- _PROBLEM STATEMENT_:
Excluding pictures, what does the listing below contain from the line with "Olividae Parvoliva - Le" up to and including the line with "Восхищаемся дикой природой", word for word?

- _THE DATA_:
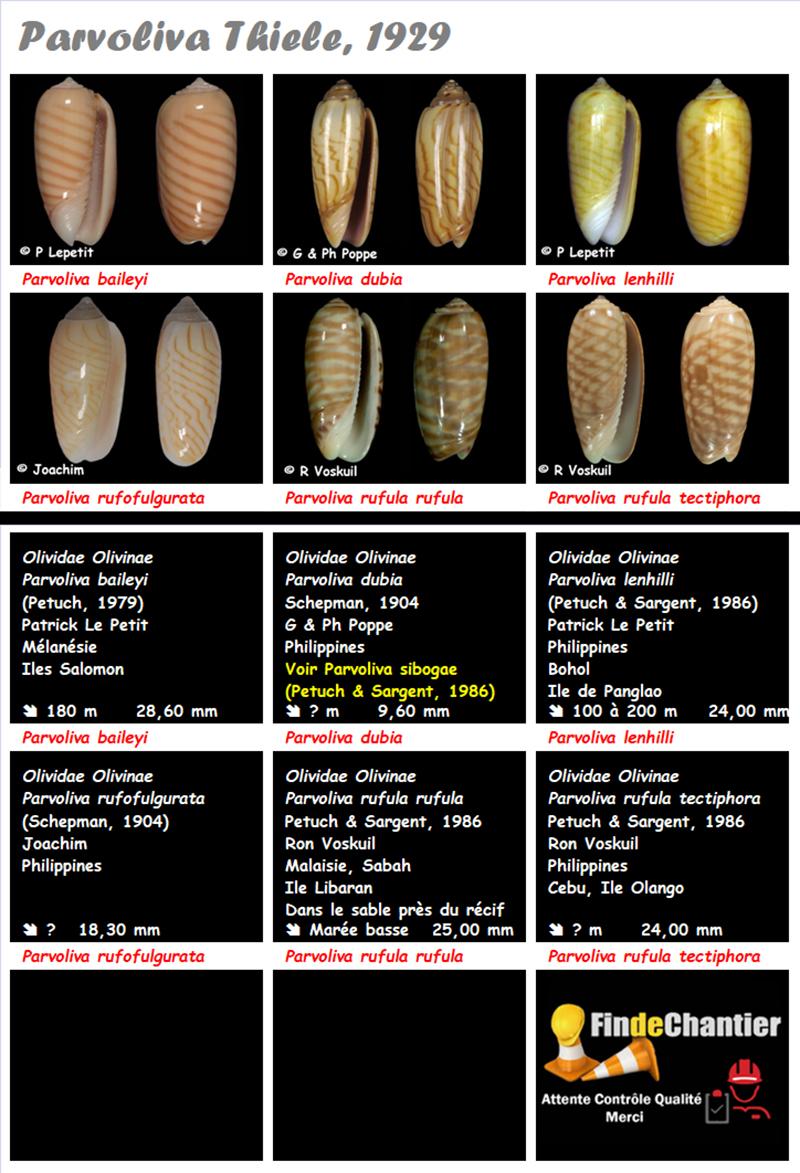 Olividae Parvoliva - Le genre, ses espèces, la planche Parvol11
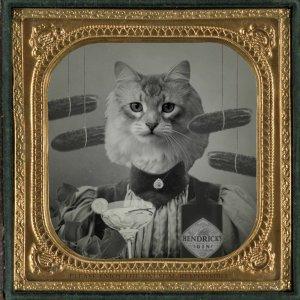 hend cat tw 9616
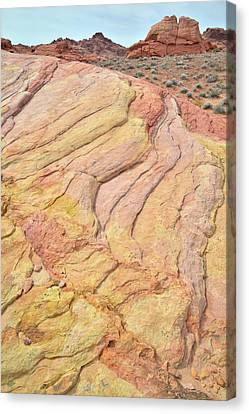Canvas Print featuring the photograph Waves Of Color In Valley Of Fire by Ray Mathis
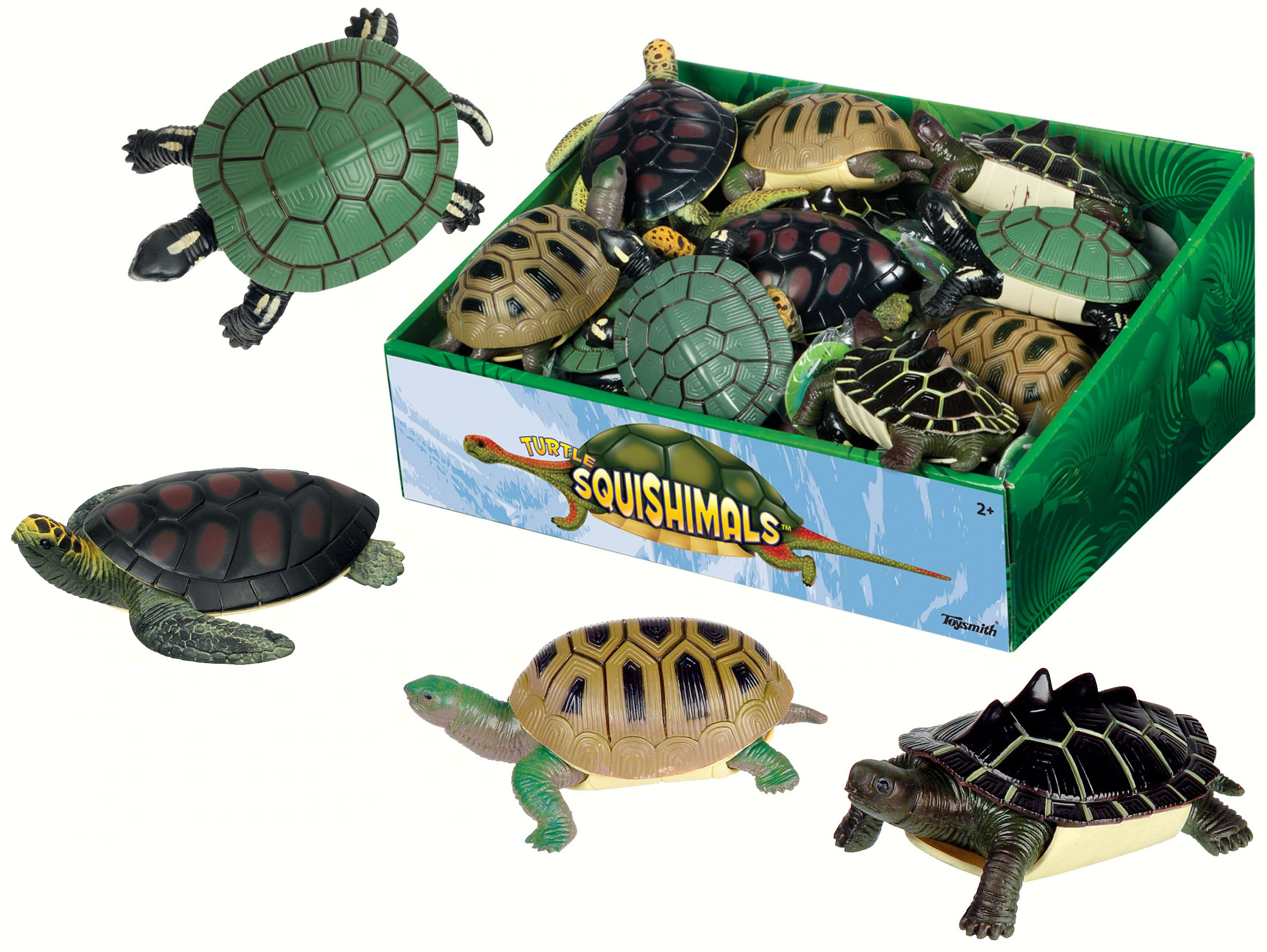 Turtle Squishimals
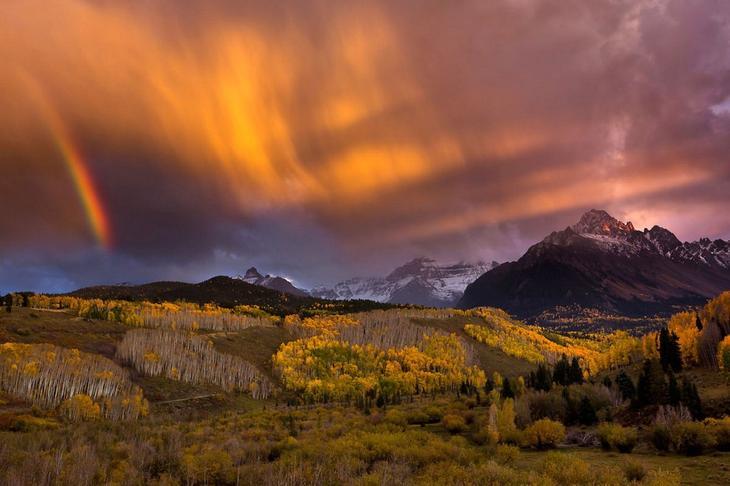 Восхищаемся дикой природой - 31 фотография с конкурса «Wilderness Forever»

* * *

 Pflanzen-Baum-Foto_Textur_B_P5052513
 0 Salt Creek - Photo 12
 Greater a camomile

==

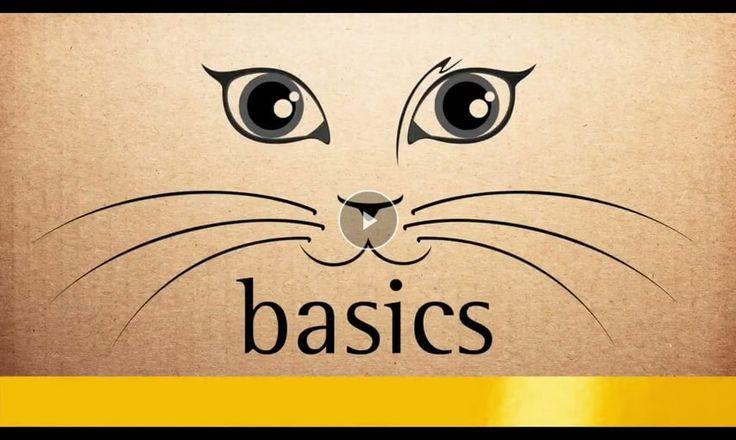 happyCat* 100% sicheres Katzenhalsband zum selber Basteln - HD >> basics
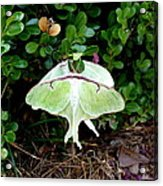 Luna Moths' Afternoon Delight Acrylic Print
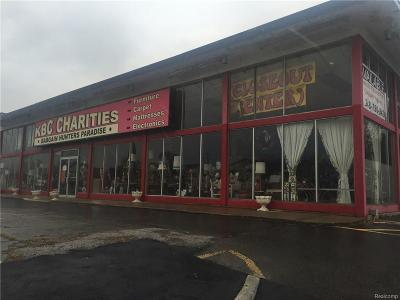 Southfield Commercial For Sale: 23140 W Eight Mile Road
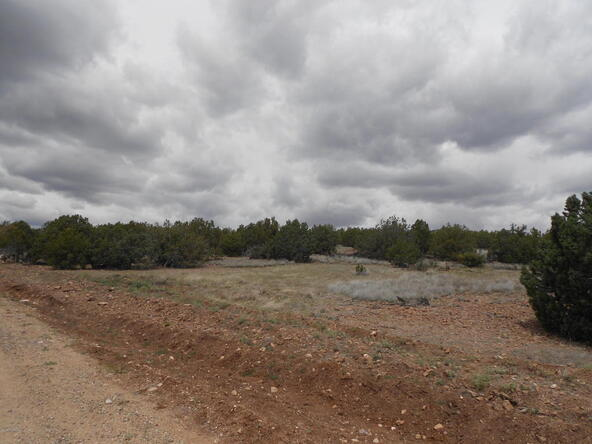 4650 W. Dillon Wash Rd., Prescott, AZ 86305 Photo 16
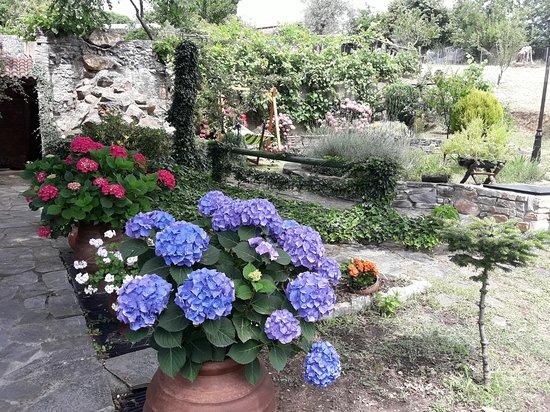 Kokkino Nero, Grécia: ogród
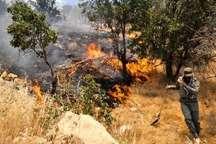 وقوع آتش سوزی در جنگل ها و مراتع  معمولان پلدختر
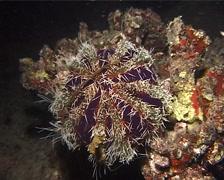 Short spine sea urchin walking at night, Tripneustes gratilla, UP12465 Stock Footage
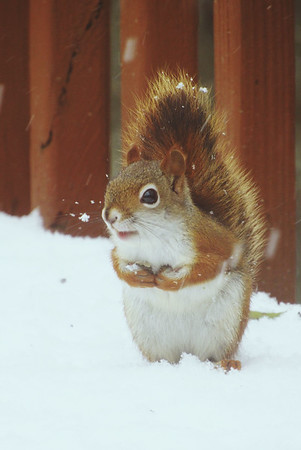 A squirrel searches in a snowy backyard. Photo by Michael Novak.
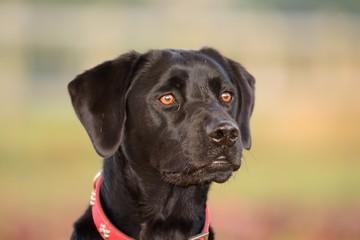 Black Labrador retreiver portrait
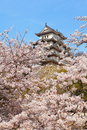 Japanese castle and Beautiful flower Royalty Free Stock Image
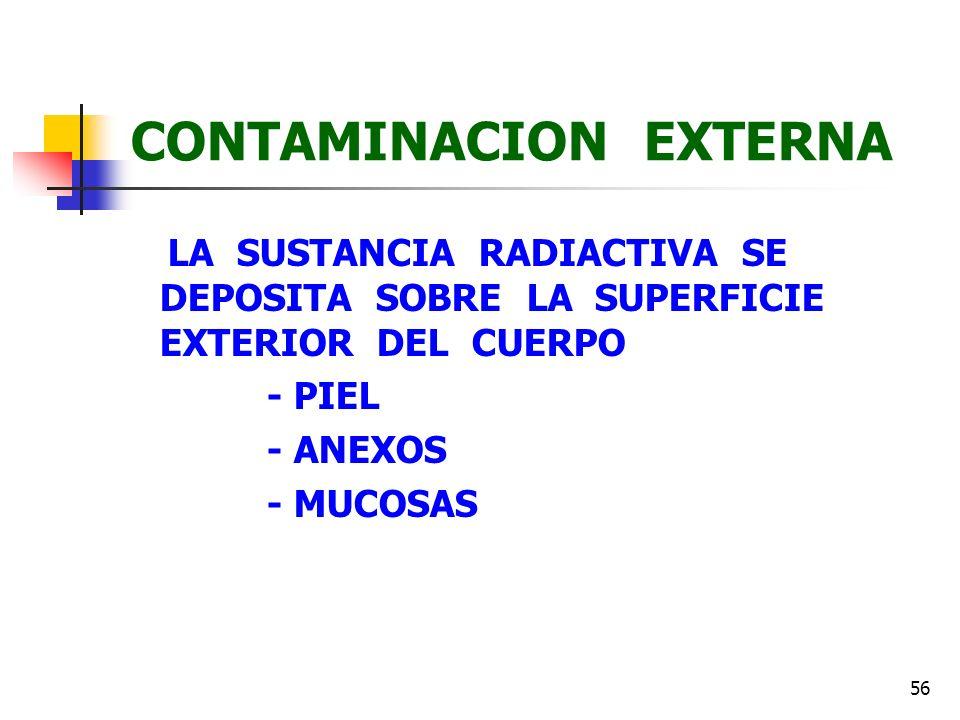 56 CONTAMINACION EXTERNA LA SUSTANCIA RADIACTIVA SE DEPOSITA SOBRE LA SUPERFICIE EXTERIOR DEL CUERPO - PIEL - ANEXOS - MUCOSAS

- _FINISHED TASK_:
 Olividae Parvoliva - Le genre, ses espèces, la planche Parvol11
 hend cat tw 9616
Canvas Print featuring the photograph Waves Of Color In Valley Of Fire by Ray Mathis
 Turtle Squishimals
 Восхищаемся дикой природой - 31 фотография с конкурса «Wilderness Forever»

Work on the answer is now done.